The Judiciary in Brazil habitually deals with litigiousness in a reactive way, employing linear solutions. Through policies and actions aimed at managing and controlling overload caused by the influx of new cases and appeals, most initiatives are based on mechanistic perspectives (Ferraz 2023).
Various mechanisms embody this reactive approach, such as suppression of appealing possibilities, through successive normative changes; imposition of filters for appeal admissibility, such as the prerequisites of general repercussion in the Supreme Court (CN 2004) and the relevance of federal questions in the Superior Court of Justice (CN 2022); establishment of defensive jurisprudence across all levels; development of standardized solutions for mass handling of repetitive claims; implementation of personnel and process management tools; and notably, use of technology to automate procedures. More recently, AI-based solutions are being developed to increase efficiency and prevent errors in the preparation and delivery of mass solutions for judicial cases. The COVID-19 pandemic has accelerated the use of technology in all sectors (Fülöp and Magdas 2022). The Judiciary was no different.
Data collected on the growing body of AI artifacts in the Brazilian Judiciary demonstrate that they are mostly designed to perform tasks enabling courts to enhance productivity, generally by handling large volumes of cases in batches. Approximately 80% of the AI artifacts therein, already implemented or under development, serve case clustering and mass handling purposes. Moreover, according to the NCJ Panel, the main motivation behind AI projects is to increase productivity in terms of a volume per time ratio, appearing in 84,6% of featured projects.
By setting productivity targets for judges and court staff at all levels, the institution seeks to finalize more cases in less time, mitigate the accumulation of pending lawsuits and handle a greater number of cases compared to the annual inflow of new lawsuits. Other alternatives are often conceived or put into practice, such as stricter criteria for granting legal aid, conditions for initiating lawsuits by occasional or habitual litigants and the imposition of pecuniary penalties on persistent appellants, among various techniques and creative tactics.
This approach predominantly addresses the visible symptoms of the phenomenon of litigiousness. However, litigiousness indicators, although essential for monitoring the phenomenon, do not fully represent what fuels it. A retrospective assessment of the historical trends in new case filings; congestion and appeal rates; and productivity reveals that the adopted solutions did nothing more than contain some select manifestations of litigiousness. While these mechanisms may yield certain outcomes, their long-term viability remains uncertain. Over time, the problem readjusts, finding new ways to manifest itself, and, moreover, seeming to feed back the systemic phenomenon.
Numerical representations of litigation patterns suggest that the mechanisms adopted so far for its treatment have not been effective in the long term. The explanation lies in the complexity.
Characterized by its complexity, litigiousness is a multicausal, multifaceted and contextually nuanced phenomenon, yielding numerous effects. Its effective treatment requires a systemic approach, attentive to the intricate interactions contributing to its diverse manifestations and the underlying motivations fueling them (Ferraz 2023).

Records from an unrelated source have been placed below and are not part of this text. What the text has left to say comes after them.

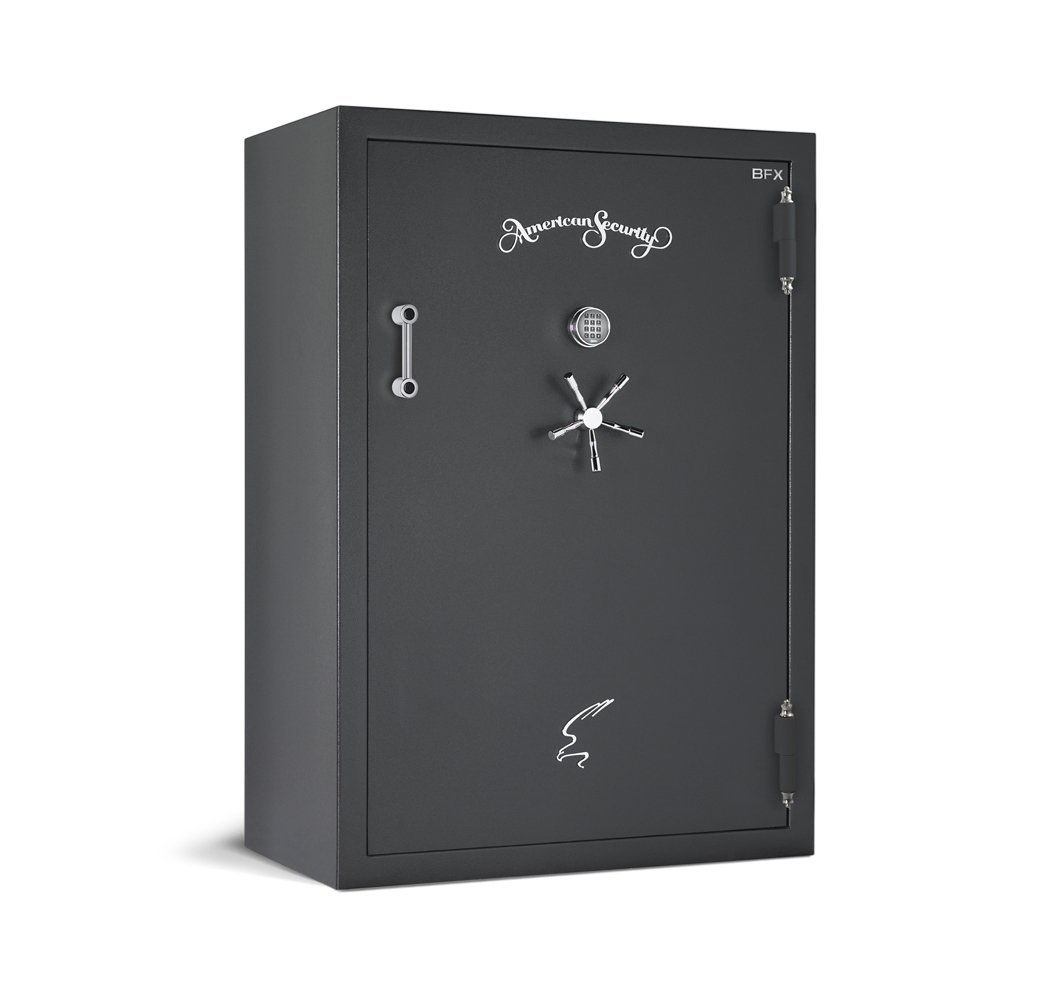 Gun Safes & Rifle Safe Products - ALL NEW - AMSEC BFX7250 Gun & Rifle Safe - 2020 Model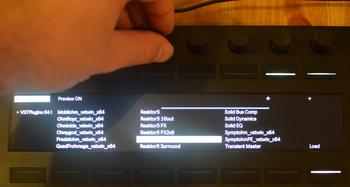Ableton Push 2 et Live 9.5 : browser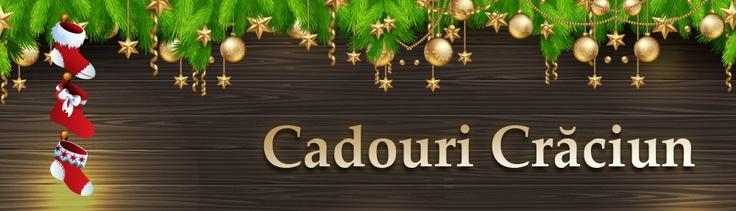 Cadouri Craciun, Cadouri Femei, Cadouri Barbati, Idei Cadouri, Cadouri Copii, Cadouri Personalizate
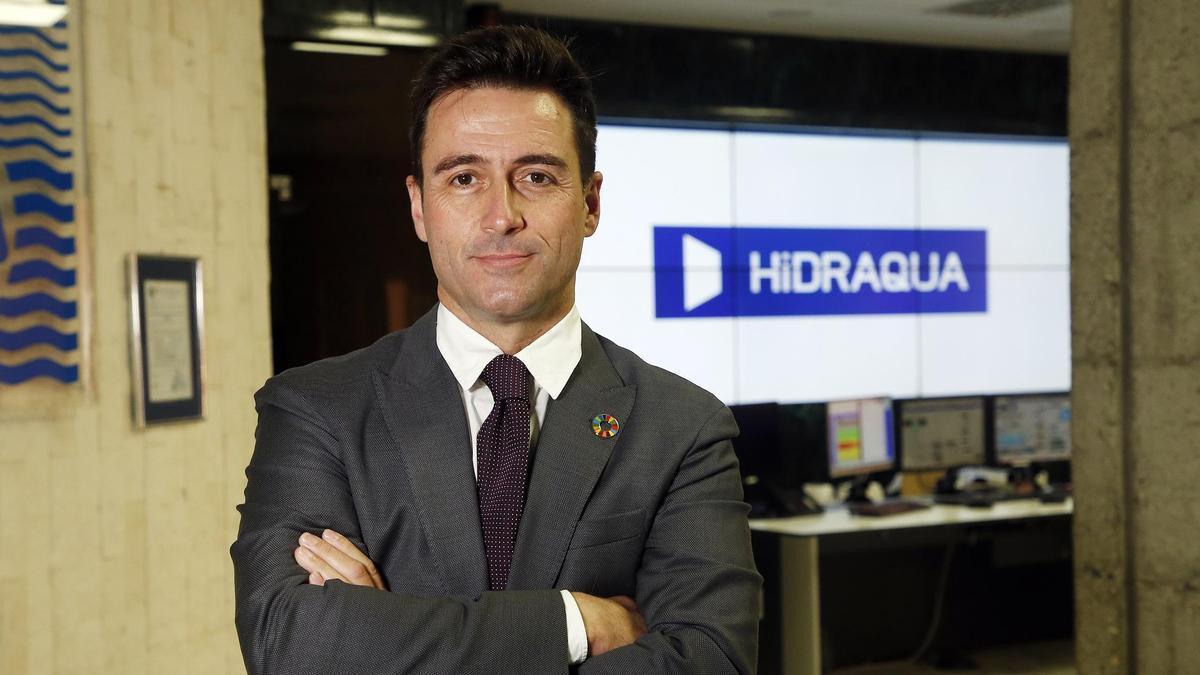 Paco Muñoz, gerente de Hidraqua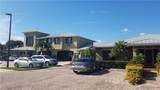 4625 Highway A1a - Photo 1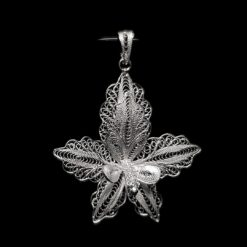 "Handmade Pendant ""Large Orchid"" Filigree Silver Jewelry from Cyprus"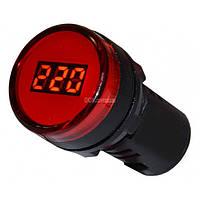 Вольтметр цифровой AD22-22 DVM красный, АСКО-УКРЕМ, A0190010010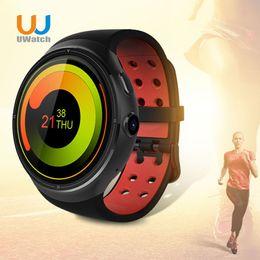 $enCountryForm.capitalKeyWord Australia - Wholesale- Samrt Watch For Android System Support Music Heart Rate Pedonmeter Speaker RAM ROM 1GB+16GB GPS Smart Watch Alloy Wristwatch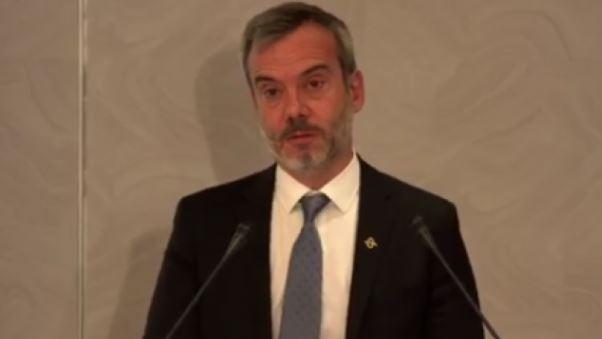 Κ. Ζέρβας: Ήταν οδυνηρή απόφαση το κλείσιμο της παραλίας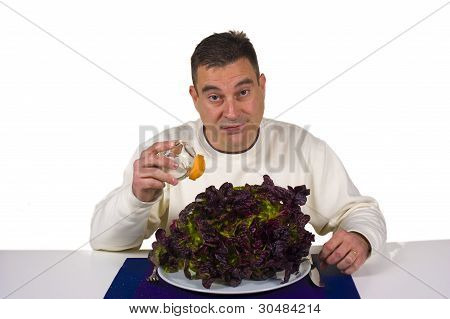 Boring Diet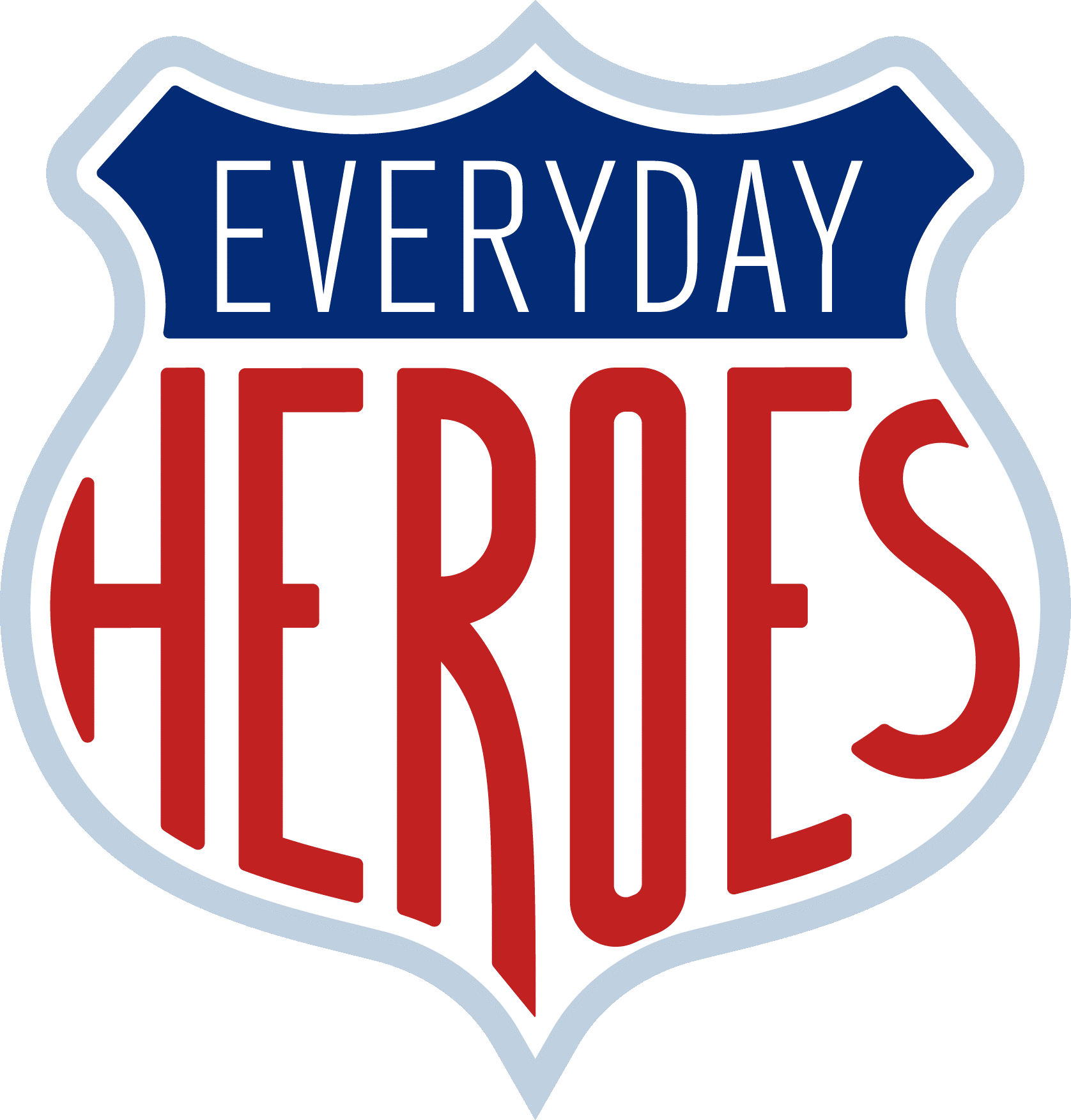 military clipart everyday heroes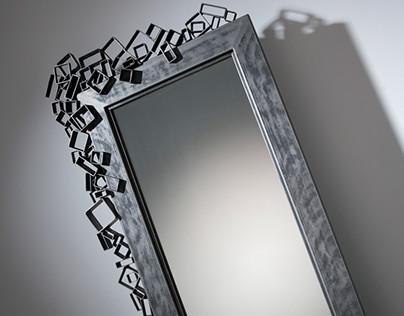 Dekorativní zrcadlo na postavení Z05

In addressing problems, there is a tendency to seek and discern close causes and apply quick solutions to them. The expectation is that by acting on the factor identified as the cause, it will be possible to eliminate or control the unwanted effects. Such a mindset presupposes the existence of linear cause-and-effect relationships among elements of a phenomenon. Events are evaluated based on their external signs, by studying separately the behavior of each element that can be captured, measured, weighed (Ferraz 2021), and, given what is observed, action is taken directly on the element, seeking to change its behavior.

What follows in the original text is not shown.